Collection entries
——

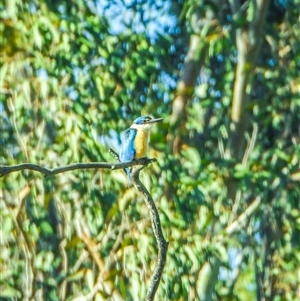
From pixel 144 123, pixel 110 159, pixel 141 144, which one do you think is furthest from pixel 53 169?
pixel 110 159

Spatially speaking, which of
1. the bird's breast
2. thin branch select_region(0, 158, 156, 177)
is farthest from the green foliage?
thin branch select_region(0, 158, 156, 177)

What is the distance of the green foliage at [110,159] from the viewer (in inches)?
259

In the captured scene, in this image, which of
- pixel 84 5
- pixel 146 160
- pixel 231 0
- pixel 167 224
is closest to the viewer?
pixel 146 160

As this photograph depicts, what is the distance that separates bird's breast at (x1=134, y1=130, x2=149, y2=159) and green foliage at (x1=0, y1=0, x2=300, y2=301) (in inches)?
48.9

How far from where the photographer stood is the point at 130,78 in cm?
693

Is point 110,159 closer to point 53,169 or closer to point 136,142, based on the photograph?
point 136,142

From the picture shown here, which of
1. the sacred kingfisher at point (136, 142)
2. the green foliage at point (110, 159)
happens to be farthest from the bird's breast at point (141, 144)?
the green foliage at point (110, 159)

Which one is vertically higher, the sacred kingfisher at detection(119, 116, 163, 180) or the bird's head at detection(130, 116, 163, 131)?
the bird's head at detection(130, 116, 163, 131)

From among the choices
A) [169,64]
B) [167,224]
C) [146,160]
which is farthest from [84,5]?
[146,160]

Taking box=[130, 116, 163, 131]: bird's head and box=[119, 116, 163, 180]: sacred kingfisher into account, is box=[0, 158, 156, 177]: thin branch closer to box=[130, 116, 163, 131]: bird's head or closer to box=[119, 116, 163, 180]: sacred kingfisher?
box=[119, 116, 163, 180]: sacred kingfisher

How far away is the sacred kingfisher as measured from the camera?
4902mm

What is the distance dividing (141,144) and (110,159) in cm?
142

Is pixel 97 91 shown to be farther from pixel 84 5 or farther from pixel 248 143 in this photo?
pixel 248 143

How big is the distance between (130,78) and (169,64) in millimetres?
627
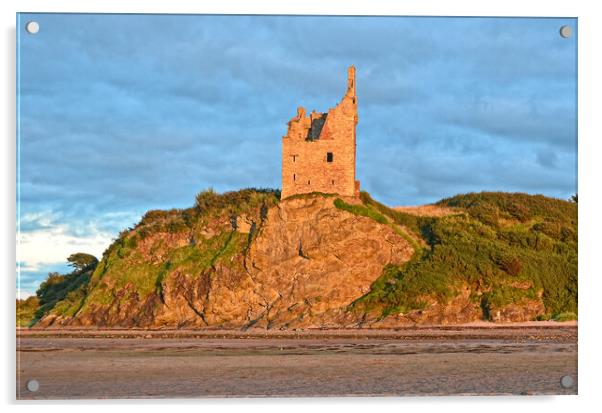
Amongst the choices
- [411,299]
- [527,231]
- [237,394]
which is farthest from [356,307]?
[237,394]

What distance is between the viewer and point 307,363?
21.9 m

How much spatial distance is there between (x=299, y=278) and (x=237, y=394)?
20.5m

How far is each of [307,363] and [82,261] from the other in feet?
94.2

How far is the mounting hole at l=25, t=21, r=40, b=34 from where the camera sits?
15.9m

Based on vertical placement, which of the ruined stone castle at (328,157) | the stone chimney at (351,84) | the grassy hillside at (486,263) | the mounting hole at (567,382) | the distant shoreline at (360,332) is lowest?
the distant shoreline at (360,332)

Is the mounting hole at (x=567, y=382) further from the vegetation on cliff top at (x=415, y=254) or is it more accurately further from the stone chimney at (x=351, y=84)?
the stone chimney at (x=351, y=84)

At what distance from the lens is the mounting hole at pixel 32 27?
626 inches

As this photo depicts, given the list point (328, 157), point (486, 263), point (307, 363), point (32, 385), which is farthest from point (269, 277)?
point (32, 385)

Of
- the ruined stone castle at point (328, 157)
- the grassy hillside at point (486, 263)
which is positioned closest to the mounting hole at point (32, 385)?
the grassy hillside at point (486, 263)

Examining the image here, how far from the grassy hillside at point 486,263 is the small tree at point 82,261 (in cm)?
1630

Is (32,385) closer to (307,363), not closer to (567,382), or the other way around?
(307,363)

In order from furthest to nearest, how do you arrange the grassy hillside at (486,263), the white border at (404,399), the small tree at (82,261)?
1. the small tree at (82,261)
2. the grassy hillside at (486,263)
3. the white border at (404,399)

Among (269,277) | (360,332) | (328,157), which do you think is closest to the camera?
(360,332)

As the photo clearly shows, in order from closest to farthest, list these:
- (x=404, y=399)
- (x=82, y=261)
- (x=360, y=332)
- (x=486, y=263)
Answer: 1. (x=404, y=399)
2. (x=360, y=332)
3. (x=486, y=263)
4. (x=82, y=261)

——

* Task prompt:
Rewrite the listing with "bird's breast" swapped for "bird's chest" everywhere, leaving everything else unchanged and omitting the pictures.

* Answer to this problem:
From pixel 144 123, pixel 110 159, pixel 141 144, which one do you think is furthest from pixel 53 169?
pixel 110 159

Spatially speaking, which of
1. the bird's chest
2. thin branch select_region(0, 158, 156, 177)
is farthest from the green foliage?
thin branch select_region(0, 158, 156, 177)

What is the distance of the green foliage at [110,159] from the viewer (in inches)?
259

In the captured scene, in this image, which of
- pixel 84 5
- pixel 146 160
- pixel 231 0
- pixel 167 224
is closest to the viewer?
pixel 146 160

As this photograph depicts, what is the distance that separates bird's chest at (x1=134, y1=130, x2=149, y2=159) and green foliage at (x1=0, y1=0, x2=300, y2=301) (in inches)?
48.9

How far from where the photographer stood is the point at 130,78 in cm?
693

Is point 110,159 closer to point 53,169 or closer to point 136,142, based on the photograph?
point 136,142

From the picture shown here, which of
1. the sacred kingfisher at point (136, 142)
2. the green foliage at point (110, 159)
happens to be farthest from the bird's chest at point (141, 144)?
the green foliage at point (110, 159)

Which one is vertically higher, the sacred kingfisher at detection(119, 116, 163, 180) or the bird's head at detection(130, 116, 163, 131)?
the bird's head at detection(130, 116, 163, 131)

From among the choices
A) [169,64]
B) [167,224]
C) [146,160]
which is farthest from [84,5]?
[146,160]

Taking box=[130, 116, 163, 131]: bird's head and box=[119, 116, 163, 180]: sacred kingfisher into account, is box=[0, 158, 156, 177]: thin branch closer to box=[130, 116, 163, 131]: bird's head or closer to box=[119, 116, 163, 180]: sacred kingfisher?
box=[119, 116, 163, 180]: sacred kingfisher

How far away is the sacred kingfisher as measured from the camera?
4902mm

What is the distance dividing (141,144) and (110,159) in cm?
142

Is pixel 97 91 shown to be farther from pixel 84 5 or farther from pixel 248 143 in this photo?
pixel 248 143

How big is the distance between (130,78) and (169,64) in millimetres?
627
Amongst the choices
- [411,299]
- [527,231]
- [237,394]
which is farthest from [356,307]?
[237,394]

What distance is between the viewer and point 307,363?
21.9 m

How much spatial distance is there between (x=299, y=278) and (x=237, y=394)?
20.5m

How far is each of [307,363] and [82,261] from the other in feet?
94.2

How far is the mounting hole at l=25, t=21, r=40, b=34 from where the camera sits?
15.9m

Based on vertical placement, which of the ruined stone castle at (328,157) | the stone chimney at (351,84) | the grassy hillside at (486,263) | the mounting hole at (567,382) | the distant shoreline at (360,332) is lowest?
the distant shoreline at (360,332)

Is the mounting hole at (x=567, y=382) further from the vegetation on cliff top at (x=415, y=254) or is it more accurately further from the stone chimney at (x=351, y=84)?
the stone chimney at (x=351, y=84)

At what distance from the lens is the mounting hole at pixel 32 27?
626 inches

As this photo depicts, given the list point (328, 157), point (486, 263), point (307, 363), point (32, 385), which is farthest from point (269, 277)?
point (32, 385)

Of
- the ruined stone castle at point (328, 157)
- the grassy hillside at point (486, 263)
which is positioned closest to the mounting hole at point (32, 385)?
the grassy hillside at point (486, 263)

Examining the image here, how far from the grassy hillside at point 486,263 is the small tree at point 82,261 (in cm)?
1630

Is (32,385) closer to (307,363), not closer to (567,382), or the other way around?
(307,363)

In order from furthest to nearest, how do you arrange the grassy hillside at (486,263), the white border at (404,399), the small tree at (82,261)?
1. the small tree at (82,261)
2. the grassy hillside at (486,263)
3. the white border at (404,399)

Among (269,277) | (360,332) | (328,157), which do you think is closest to the camera?
(360,332)

As the photo clearly shows, in order from closest to farthest, list these:
- (x=404, y=399)
- (x=82, y=261)
- (x=360, y=332)
- (x=486, y=263)
Answer: 1. (x=404, y=399)
2. (x=360, y=332)
3. (x=486, y=263)
4. (x=82, y=261)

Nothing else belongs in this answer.